Received-SPF: pass (google.com: domain of linux-ext4-owner@vger.kernel.org designates 23.128.96.18 as permitted sender) client-ip=23.128.96.18;
Date:   Wed, 14 Apr 2021 10:01:13 +1000
From:   Dave Chinner <david@fromorbit.com>
To:     Jan Kara <jack@suse.cz>
Cc:     linux-fsdevel@vger.kernel.org, linux-ext4@vger.kernel.org,
        linux-xfs@vger.kernel.org, Ted Tso <tytso@mit.edu>,
        Christoph Hellwig <hch@infradead.org>,
        Amir Goldstein <amir73il@gmail.com>
Subject: Re: [PATCH 2/7] mm: Protect operations adding pages to page cache
 with i_mapping_lock
Message-ID: <20210414000113.GG63242@dread.disaster.area>
References: <20210413105205.3093-1-jack@suse.cz>
 <20210413112859.32249-2-jack@suse.cz>
MIME-Version: 1.0
Content-Type: text/plain; charset=us-ascii
Content-Disposition: inline
In-Reply-To: <20210413112859.32249-2-jack@suse.cz>
Precedence: bulk

On Tue, Apr 13, 2021 at 01:28:46PM +0200, Jan Kara wrote:
> Currently, serializing operations such as page fault, read, or readahead
> against hole punching is rather difficult. The basic race scheme is
> like:
> 
> fallocate(FALLOC_FL_PUNCH_HOLE)			read / fault / ..
>   truncate_inode_pages_range()
> 						  <create pages in page
> 						   cache here>
>   <update fs block mapping and free blocks>
> 
> Now the problem is in this way read / page fault / readahead can
> instantiate pages in page cache with potentially stale data (if blocks
> get quickly reused). Avoiding this race is not simple - page locks do
> not work because we want to make sure there are *no* pages in given
> range. inode->i_rwsem does not work because page fault happens under
> mmap_sem which ranks below inode->i_rwsem. Also using it for reads makes
> the performance for mixed read-write workloads suffer.
> 
> So create a new rw_semaphore in the inode - i_mapping_sem - that
> protects adding of pages to page cache for page faults / reads /
> readahead.
> 
> Signed-off-by: Jan Kara <jack@suse.cz>
....
> diff --git a/mm/filemap.c b/mm/filemap.c
> index bd7c50e060a9..bc82a7856d3e 100644
> --- a/mm/filemap.c
> +++ b/mm/filemap.c
> @@ -77,7 +77,8 @@
>   *        ->i_pages lock
>   *
>   *  ->i_rwsem
> - *    ->i_mmap_rwsem		(truncate->unmap_mapping_range)
> + *    ->i_mapping_sem		(acquired by fs in truncate path)
> + *      ->i_mmap_rwsem		(truncate->unmap_mapping_range)
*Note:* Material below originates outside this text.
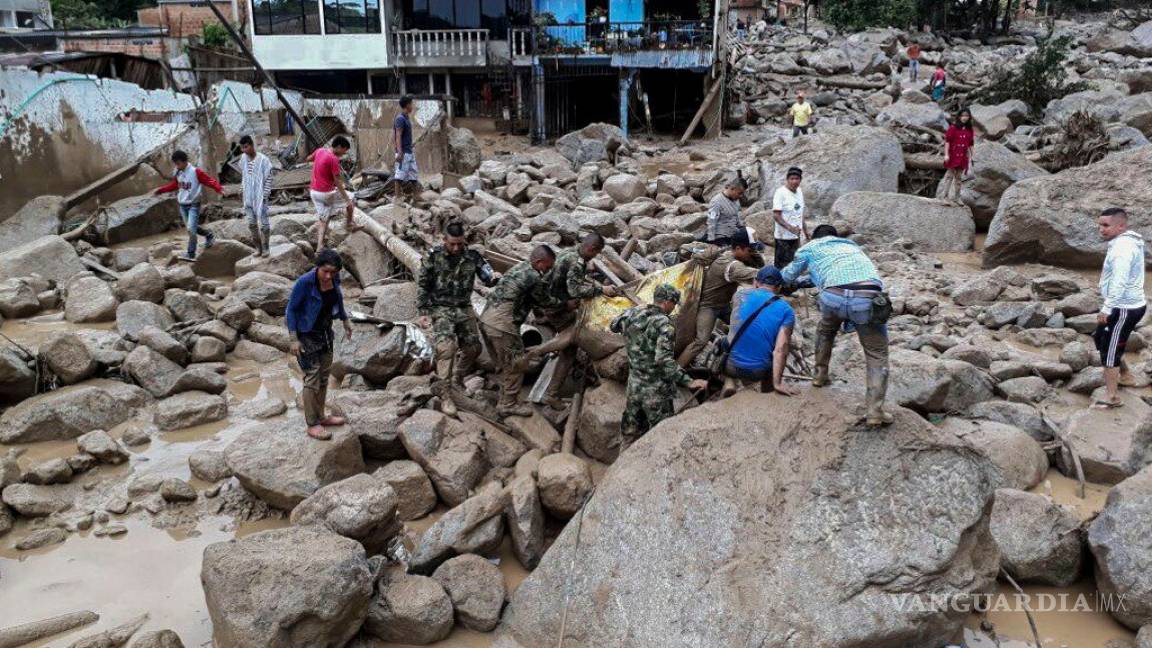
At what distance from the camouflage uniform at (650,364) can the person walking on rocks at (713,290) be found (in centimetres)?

This is now officially a confusing mess.

We have inode->i_mapping that points to an address space, which has
an internal i_mmap variable and an i_mmap_rwsem that serialises
access to the i_mmap tree.

Now we have a inode->i_mapping_sem (which is actually a rwsem, not a
sem) that sorta serialises additions to the mapping tree
(inode->i_mapping->i_pages) against truncate, but it does not
serialise accesses to the rest of the inode->i_mapping structure
itself despite the similarlities in naming.
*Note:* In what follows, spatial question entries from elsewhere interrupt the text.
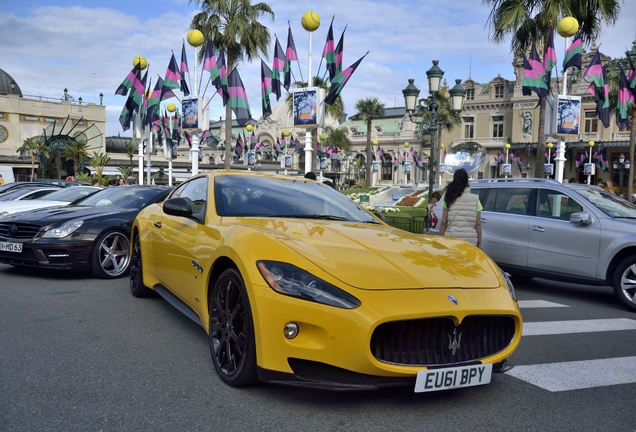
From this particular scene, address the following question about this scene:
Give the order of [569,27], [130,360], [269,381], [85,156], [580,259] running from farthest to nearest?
[85,156], [569,27], [580,259], [130,360], [269,381]

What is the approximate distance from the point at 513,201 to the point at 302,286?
587 centimetres

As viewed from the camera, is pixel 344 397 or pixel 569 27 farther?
pixel 569 27

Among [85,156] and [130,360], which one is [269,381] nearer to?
[130,360]

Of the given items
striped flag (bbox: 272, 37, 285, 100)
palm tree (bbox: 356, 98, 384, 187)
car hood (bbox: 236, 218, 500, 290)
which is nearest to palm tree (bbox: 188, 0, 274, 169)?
striped flag (bbox: 272, 37, 285, 100)

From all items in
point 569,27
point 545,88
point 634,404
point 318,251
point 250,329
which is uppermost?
point 569,27

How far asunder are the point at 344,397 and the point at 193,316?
1.44 m

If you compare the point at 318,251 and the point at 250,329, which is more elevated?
the point at 318,251

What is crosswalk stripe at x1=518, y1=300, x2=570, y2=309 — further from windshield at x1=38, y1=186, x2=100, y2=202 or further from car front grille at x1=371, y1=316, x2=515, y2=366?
windshield at x1=38, y1=186, x2=100, y2=202

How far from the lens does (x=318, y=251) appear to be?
10.5 ft

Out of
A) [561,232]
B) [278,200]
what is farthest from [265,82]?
[278,200]

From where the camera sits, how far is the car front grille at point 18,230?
6.82 meters

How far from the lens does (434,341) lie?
115 inches

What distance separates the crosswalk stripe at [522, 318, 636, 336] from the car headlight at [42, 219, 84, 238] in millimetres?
5539

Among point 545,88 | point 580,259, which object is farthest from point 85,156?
point 580,259
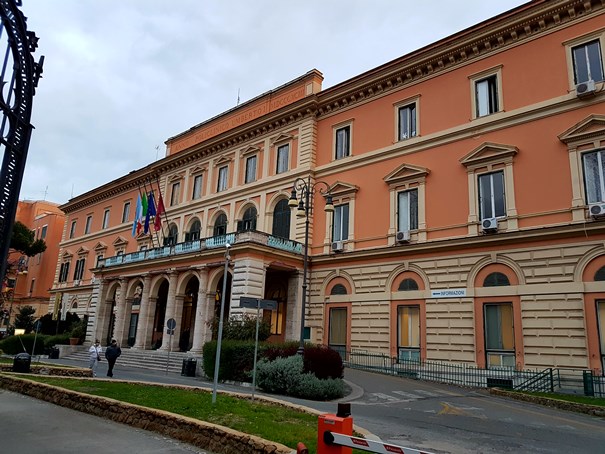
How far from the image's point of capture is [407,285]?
23.7 metres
Then we have the inode_lock() API and the i_mmap_lock() API that
wrap around the i_rwsem and i_mmap_rwsem, but there's no API for
inode_mapping_lock()...

THen we have the mmap_lock in the page fault path as well, which is
also an rwsem despite the name, and that protects something
completely different to the i_mmap and the i_mapping.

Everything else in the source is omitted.